In 80 Zeilen um die Welt: 20 Kilo Freigepäck

Andreas Döring reist für uns "In 80 Zeilen um die Welt".
20 Kilo Freigepäck, Foto von Andreas Döring
20 Kilo Freigepäck, Foto von Andreas Döring

Das war in Santiago de Chile, am Flughafen. So eine peinliche Situation vergisst man nicht. Das Schöne daran: es war jemand anders peinlich, nicht mir. Wir hatten gerade 31 Tage an Bord der World Discoverer hinter uns, Fidschi bis Osterinsel, eine Südsee-Traumreise. Und jetzt wollten alle mit Iberia nach Hause fliegen. Ein Passagier hatte 15 Kilo Gepäck zu viel - er hatte überall Souvenirs, Klamotten und Bildbände gekauft. Ein Oberlandeskirchenrat, der sich an Bord weder durch christliche Demut noch Nächstenliebe beliebt gemacht hatte. Und deshalb half ihm niemand, als er fragte, wer denn noch ein bisschen Platz im Koffer hätte. Iberia ist streng und es hat ihn, meine ich, um die 200 Dollar gekostet. Aber mal ganz ohne Häme: wie macht man das mit dem Gepäck? In Zeiten der Billigfliegerei und erst recht der Rollkoffer schwieriger denn je. "Nimm nie mehr mit, als Du selber tragen kannst" - damit bin ich groß geworden und manchmal muss ich mir auf die Zunge beißen, um es nicht Mitreisenden um die Ohren zu hauen, die ihre riesigen Koffer keinen Bordstein rauf schaffen oder im Flieger für Fototasche, Duty-Free-Tüte, Cabin Bag, Handtasche, Rucksack und Strohhut Stauraum für zwei beanspruchen. Ganz zu schweigen von denen, die zwar mit leichtem Gepäck reisen, aber trotzdem selbst für die zwölf Stufen zur Bahnhofsvorhalle in Magdeburg unbedingt den Fahrstuhl nehmen müssen. Seelenruhig. Schwer bepackte Radfahrer mit vier Minuten Umsteigezeit interessieren da null. Ein Forschungsreisender, der sein Gepäck für Unternehmungen wie vier Monate Antarktis oder eine Sahara-Querung parat haben muss, hat mal in einem Interview gesagt, er packe nicht nach dem Prinzip "was kann ich gebrauchen", sondern er folge dem Grundsatz "was kann ich nicht entbehren!" - das sind dann nur noch ein paar Kilo.
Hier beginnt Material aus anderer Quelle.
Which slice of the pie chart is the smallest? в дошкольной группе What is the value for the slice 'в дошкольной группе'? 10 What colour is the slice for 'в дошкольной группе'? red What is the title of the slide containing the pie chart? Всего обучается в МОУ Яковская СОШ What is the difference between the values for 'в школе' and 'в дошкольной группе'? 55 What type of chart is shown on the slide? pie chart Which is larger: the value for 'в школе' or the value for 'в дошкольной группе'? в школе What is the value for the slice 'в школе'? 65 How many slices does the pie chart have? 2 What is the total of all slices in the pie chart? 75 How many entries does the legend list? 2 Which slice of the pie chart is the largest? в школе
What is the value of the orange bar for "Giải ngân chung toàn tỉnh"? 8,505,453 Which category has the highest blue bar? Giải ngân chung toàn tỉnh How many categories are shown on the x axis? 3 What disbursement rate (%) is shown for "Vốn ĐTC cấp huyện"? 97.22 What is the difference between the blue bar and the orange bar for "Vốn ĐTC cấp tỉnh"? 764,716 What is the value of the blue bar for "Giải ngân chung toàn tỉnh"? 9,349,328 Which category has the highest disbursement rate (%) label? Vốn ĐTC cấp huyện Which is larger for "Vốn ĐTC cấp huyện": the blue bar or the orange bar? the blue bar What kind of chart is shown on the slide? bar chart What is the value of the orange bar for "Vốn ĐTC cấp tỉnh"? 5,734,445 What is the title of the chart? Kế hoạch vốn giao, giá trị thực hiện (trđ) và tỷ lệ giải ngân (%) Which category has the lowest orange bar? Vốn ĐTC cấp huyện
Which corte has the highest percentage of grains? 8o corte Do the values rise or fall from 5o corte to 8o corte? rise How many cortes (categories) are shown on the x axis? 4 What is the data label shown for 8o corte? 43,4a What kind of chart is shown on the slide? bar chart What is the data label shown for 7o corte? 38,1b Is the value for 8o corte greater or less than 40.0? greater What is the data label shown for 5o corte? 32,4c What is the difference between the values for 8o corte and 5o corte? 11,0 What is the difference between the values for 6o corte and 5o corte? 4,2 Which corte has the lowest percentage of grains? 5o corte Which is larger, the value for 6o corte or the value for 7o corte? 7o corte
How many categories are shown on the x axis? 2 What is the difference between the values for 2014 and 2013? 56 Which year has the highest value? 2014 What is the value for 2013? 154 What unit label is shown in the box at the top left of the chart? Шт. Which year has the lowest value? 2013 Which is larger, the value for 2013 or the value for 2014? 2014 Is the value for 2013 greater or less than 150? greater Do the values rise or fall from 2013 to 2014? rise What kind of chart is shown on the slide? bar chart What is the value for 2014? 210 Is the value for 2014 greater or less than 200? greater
Na klar, wer all seine Sachen bei Plus 40 oder Minus 30 Grad auf dem Buckel hat. Das ist zwar kein Maßstab, aber immer einen Gedanken wert, wenns ans Packen geht. Meine Freundin hat ihre Yoga-Matte und ihr Spezial-Kopfkissen für unentbehrlich erklärt - jedesmal schüttele ich den Kopf, und doch: bei jedem Check-in unterbietet sie mich um zwei, drei Kilo.

Andreas Döring, langjähriger Redakteur im NDR Studio Braunschweig, arbeitet als freier Autor im Bereich Reisen und Literatur. Er hat in Windhoek, Namibia, bei 30 Grad im Schatten die Weihnachtssendungen für das deutschsprachige Radioprogramm produziert, in Sambia Dorfschulkinder unterrichtet und ist als Literaturlektor auf Expeditionsschiffen durch Mittelmeer, Karibik und Südsee gefahren. Seine Reisenotizen hat er für uns zu kleinen Geschichten verarbeitet. Döring wurde mehrfach für seine Arbeiten ausgezeichnet, hatte bis 2020 einen Lehrauftrag für Kultur- und Reisejournalismus an der Faber-Castell Akademie und ist in Lesungen auf englisch und deutsch zu hören.